There was a guy in here for a while who was locked down pretty tight, but could still get mail. They’d read everything and so everyone knew not to write him anything too crazy. He’d get pictures in the mail as well – abstract art, which he’d put up in his cellblock, or give to other cellmates via the in-prison gift system.

At nights, sometimes you’d see a cell temporarily illuminated by the blue light of a phone; there would be a flicker of light and then it would disappear, muted most likely by a blanket or something else.

Eventually someone got killed. No one inside was quite sure why, but we figured it was because of something they’d done outside. The prison administrator took away a lot of our privileges for a while – no TV, no library, less outside time, bad chow. You know, a few papercuts that got re-cut every day.

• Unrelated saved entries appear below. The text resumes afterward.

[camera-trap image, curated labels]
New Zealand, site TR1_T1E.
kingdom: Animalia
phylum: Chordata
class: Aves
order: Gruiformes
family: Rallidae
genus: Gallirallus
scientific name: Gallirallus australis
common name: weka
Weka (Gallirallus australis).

Then another person got killed. Like before, no one was quite sure why. But – like the time before – someone else had killed them. All our privileges got taken away for a while, again. And this time they went further – turned everyone’s rooms over.
  “Real pretty stuff,” one of the guards said, looking at some of the abstract art in someone’s room. “Where’d you get it?”
  “Got it from the post guy.”
  “Real cute,” said the guard, then took the picture off the wall and tested the cardboard with his hands, then ripped it in half. “Whoops,” said the guard, and walked out.

Then they found the same sorts of pictures in a bunch of the other cells, and they saw the larger collection in the room of the guy who was locked down. That’s what made them decide to confiscate all the pictures.
  “Regular bunch of artist freaks aren’t you,” one of the guards said, walking past us as we were standing at attention outside our turned-over cells.

A few weeks later, the guy who was locked down got moved out of the prison to another facility. We heard some rumors – high-security, and he was being moved because someone connected him to the killings. How’d they do that? We wondered. A few weeks later someone got the truth out of a guard: they’d found a loads of smuggled-in phones when they turned over the rooms, which they expected, but all the phones had a made-for-kids “smart camera” app that could tell you things about what you pointed your phones at. It turned out the app was a front – it was made by some team in the Philippines with some money from somewhere else, and when you turned the app on and pointed it to one of the paintings, it’d spit out labels like “your target is in Cell F:7”, or “they’re doing a sweep tomorrow night”, or “make sure you talked to the new guy with the face tattoo”.

So that’s why when we get mail, they just let us get letters now – no pictures.

Things that inspired this story:
Adversarial images; steganography; how people optimize around constraints; consumerized/DIY AI systems; AI security.